The gateway comes with 3 log categories:
Lets forget the firewall and focus on the Access & Performance logs. The above chart is based on the performance logs with latency measured every minute:
AzureDiagnostics
| where ResourceProvider == “MICROSOFT.NETWORK” and Category == “ApplicationGatewayPerformanceLog”
| summarize avg(latency_d) by bin(TimeGenerated, 1m)
| render timechart
If you do not render it as a timechart, you’ll get the raw figures with huge latency. When digging further and switching to the Access logs, the following query is an eye opener:
AzureDiagnostics
| where ResourceProvider == “MICROSOFT.NETWORK” and Category == “ApplicationGatewayAccessLog” and httpStatus_d == 101
| timeTaken_d
because it will show huge time taken and this is a normal behavior. Indeed, when visiting a web site that makes use of websockets, by monitoring the network traffic, you can easily see this:
a 101 request that remains in pending state because the socket remains opened until the end of the user session. Therefore, the recorded latency might be huge (500 000 ms for instance) and will have an impact on the overall latency, making latency_d not a reliable metric anymore.

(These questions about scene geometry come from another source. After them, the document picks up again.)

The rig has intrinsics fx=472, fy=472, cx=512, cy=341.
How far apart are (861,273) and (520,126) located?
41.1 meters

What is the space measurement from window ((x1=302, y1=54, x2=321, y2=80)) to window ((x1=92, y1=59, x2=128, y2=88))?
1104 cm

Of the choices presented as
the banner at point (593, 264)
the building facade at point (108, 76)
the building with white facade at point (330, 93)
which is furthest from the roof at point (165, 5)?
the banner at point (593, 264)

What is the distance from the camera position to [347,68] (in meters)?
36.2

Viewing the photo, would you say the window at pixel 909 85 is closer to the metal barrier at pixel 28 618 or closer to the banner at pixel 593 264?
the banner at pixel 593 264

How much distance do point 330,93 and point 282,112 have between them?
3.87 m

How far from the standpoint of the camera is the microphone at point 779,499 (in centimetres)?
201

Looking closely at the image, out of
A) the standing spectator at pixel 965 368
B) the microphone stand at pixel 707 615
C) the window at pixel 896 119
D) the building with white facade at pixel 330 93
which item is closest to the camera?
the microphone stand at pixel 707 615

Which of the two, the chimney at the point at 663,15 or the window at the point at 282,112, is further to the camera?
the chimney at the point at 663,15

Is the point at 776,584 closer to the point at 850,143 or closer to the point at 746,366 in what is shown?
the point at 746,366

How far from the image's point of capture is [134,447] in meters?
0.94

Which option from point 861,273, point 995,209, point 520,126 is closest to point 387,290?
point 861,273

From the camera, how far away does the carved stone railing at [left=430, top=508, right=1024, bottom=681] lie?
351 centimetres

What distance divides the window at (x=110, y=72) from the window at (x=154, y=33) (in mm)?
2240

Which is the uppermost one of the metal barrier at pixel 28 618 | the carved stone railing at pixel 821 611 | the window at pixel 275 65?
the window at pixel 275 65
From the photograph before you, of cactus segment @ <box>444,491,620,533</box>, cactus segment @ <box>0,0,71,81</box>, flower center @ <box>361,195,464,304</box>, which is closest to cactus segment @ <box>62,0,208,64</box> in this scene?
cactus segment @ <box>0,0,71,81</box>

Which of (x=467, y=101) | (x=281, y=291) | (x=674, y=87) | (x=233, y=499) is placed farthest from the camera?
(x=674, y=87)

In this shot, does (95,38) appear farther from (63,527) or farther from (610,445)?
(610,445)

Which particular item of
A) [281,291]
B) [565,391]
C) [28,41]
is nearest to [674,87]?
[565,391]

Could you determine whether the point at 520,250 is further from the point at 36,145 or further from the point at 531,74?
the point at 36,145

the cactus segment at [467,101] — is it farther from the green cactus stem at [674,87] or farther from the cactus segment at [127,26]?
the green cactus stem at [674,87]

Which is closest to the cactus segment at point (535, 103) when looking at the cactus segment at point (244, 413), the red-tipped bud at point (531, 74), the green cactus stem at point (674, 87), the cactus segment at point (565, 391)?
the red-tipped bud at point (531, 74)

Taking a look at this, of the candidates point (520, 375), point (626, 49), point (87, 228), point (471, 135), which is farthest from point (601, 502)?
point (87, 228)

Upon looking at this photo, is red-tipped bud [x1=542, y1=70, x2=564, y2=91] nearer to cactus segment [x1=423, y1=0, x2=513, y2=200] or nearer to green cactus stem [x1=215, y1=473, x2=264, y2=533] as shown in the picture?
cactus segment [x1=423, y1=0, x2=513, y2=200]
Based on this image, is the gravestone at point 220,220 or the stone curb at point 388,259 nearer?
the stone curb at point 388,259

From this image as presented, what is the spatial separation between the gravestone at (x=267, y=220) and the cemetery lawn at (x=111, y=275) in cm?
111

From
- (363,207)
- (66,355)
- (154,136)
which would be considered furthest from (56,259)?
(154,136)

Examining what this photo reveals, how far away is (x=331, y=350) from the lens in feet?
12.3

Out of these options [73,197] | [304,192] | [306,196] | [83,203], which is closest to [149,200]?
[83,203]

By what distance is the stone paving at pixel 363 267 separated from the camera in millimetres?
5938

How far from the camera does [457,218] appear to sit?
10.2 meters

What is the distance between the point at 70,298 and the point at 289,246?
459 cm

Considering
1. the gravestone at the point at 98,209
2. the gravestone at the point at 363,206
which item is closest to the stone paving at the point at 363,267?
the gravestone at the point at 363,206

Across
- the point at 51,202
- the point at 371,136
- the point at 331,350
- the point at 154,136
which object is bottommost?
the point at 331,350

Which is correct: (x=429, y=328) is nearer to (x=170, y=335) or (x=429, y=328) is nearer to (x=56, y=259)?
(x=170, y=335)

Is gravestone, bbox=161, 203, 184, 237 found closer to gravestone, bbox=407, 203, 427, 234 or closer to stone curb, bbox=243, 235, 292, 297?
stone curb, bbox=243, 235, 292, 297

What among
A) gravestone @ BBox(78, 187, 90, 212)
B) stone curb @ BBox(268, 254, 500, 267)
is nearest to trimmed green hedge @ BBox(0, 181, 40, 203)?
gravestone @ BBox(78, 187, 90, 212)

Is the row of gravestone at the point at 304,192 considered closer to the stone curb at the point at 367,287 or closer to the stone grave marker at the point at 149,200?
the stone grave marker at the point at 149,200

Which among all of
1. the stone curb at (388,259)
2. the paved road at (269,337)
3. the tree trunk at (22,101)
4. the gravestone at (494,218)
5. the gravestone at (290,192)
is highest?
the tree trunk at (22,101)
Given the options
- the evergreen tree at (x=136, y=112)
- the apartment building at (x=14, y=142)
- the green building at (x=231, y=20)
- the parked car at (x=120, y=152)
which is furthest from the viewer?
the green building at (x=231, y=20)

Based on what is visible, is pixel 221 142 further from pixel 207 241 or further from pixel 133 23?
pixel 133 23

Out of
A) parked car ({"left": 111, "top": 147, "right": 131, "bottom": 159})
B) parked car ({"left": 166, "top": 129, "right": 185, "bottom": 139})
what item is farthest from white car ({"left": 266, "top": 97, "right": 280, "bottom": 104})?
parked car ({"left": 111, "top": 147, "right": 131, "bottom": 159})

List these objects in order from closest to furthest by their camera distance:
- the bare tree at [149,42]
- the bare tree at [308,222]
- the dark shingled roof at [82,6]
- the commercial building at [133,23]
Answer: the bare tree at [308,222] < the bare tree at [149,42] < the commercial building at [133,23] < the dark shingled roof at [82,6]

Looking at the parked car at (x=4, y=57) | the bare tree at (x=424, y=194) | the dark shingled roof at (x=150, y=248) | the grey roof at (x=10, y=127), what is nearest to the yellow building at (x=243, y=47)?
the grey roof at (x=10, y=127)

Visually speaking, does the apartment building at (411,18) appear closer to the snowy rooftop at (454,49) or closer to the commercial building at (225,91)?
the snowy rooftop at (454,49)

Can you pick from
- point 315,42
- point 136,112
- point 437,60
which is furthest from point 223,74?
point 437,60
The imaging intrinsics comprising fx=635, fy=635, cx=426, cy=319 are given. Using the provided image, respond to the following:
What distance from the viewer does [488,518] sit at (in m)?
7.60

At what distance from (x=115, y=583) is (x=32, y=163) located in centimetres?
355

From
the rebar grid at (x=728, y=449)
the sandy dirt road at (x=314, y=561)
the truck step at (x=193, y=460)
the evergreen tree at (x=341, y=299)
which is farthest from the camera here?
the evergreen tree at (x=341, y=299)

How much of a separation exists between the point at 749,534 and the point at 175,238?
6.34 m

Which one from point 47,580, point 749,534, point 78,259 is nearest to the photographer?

Long story short: for the time being, if you happen to use websockets, I’d recommend using a dedicated gateway where you know latency_d is not the metric you will count on or consider using an alternative solution. Indeed, there is currently no way to discard websockets-related traffic from the Performance logs, therefore, the overall performance metric is impacted although there is no issue in reality. On the other end, the timetaken_d metric in the Access log may become a functional metric as it reflects the amount of time users stayed on your website.